You shouldn’t be surprised by the revelation that police departments across the country are gathering data about innocent people’s movements.

Using automated scanners, law enforcement agencies across the country have amassed millions of digital records on the location and movement of every vehicle with a license plate, according to a study published Wednesday by the American Civil Liberties Union. Affixed to police cars, bridges or buildings, the scanners capture images of passing or parked vehicles and note their location, uploading that information into police databases. Departments keep the records for weeks or years, sometimes indefinitely.

The ACLU study is here.


You should be outraged that your tax dollars are going into surveillance that undercuts your privacy, but don’t be surprised. Why not? Because Cato told you so.


Here’s text from a study we published nearly nine years ago, Understanding Privacy—and the Real Threats to It:

Red-light cameras and speed cameras are another part of the rapidly growing Big Brother infrastructure. Little technical difference separates a digital camera that takes occasional snapshots from one that records continuous footage. Equipped with optical character recognition technology, traffic cameras may soon have the technical capability to read license plates and scan traffic for specific cars. Networked cameras will be able to track cars throughout a city and on the highways. And database technology will make it possible to create permanent records of the movements of all cars captured on camera.

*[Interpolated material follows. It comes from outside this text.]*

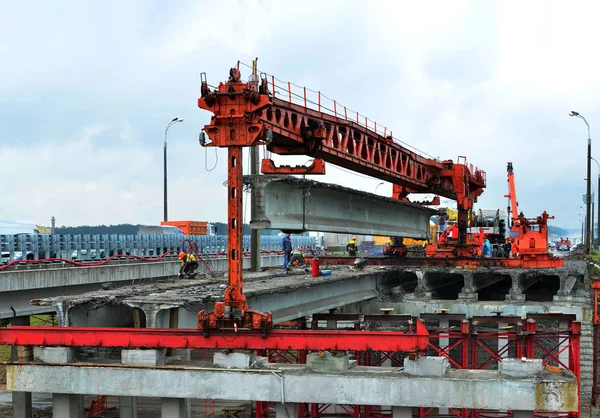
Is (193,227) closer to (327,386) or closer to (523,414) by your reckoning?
(327,386)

That material is based on testimony I gave to the House Transportation and Infrastructure Committee’s Subcommittee on Highways and Transit almost a dozen years ago. In it, I addressed the constitutional status of public monitoring like this. I talked about how license plates deprive drivers of the ability to navigate streets anonymously. That’s not the worst privacy invasion, given how driving laws and traffic disputes are administered. But it’s akin to requiring people to wear nametags to walk on public sidewalks.

Because the law has deprived people of the ability to protect privacy, the better view is that there is a Fourth Amendment search when law enforcement notes the license plates on cars. This search is inherently unreasonable if they do so when they do not suspect crime. As soon as red-light cameras are used for anything other than snapping suspected speeders — and they soon will be — these cameras should be shown a red light themselves.

Courts have only just begun to grapple with these issues, including the Supreme Court in the Jones case, which last year held that the government couldn’t attach a GPS device to a car and monitor its movements, even in public, without getting a warrant. I wrote about the state of Fourth Amendment law in this area in an article cleverly (ahem) titled: “U.S. v. Jones: Fourth Amendment Law at a Crossroads.”


Concerned? Yes, you should be. Angry? If you need that outlet. But don’t be surprised to learn that police departments are tracking of every car’s movements without a warrant.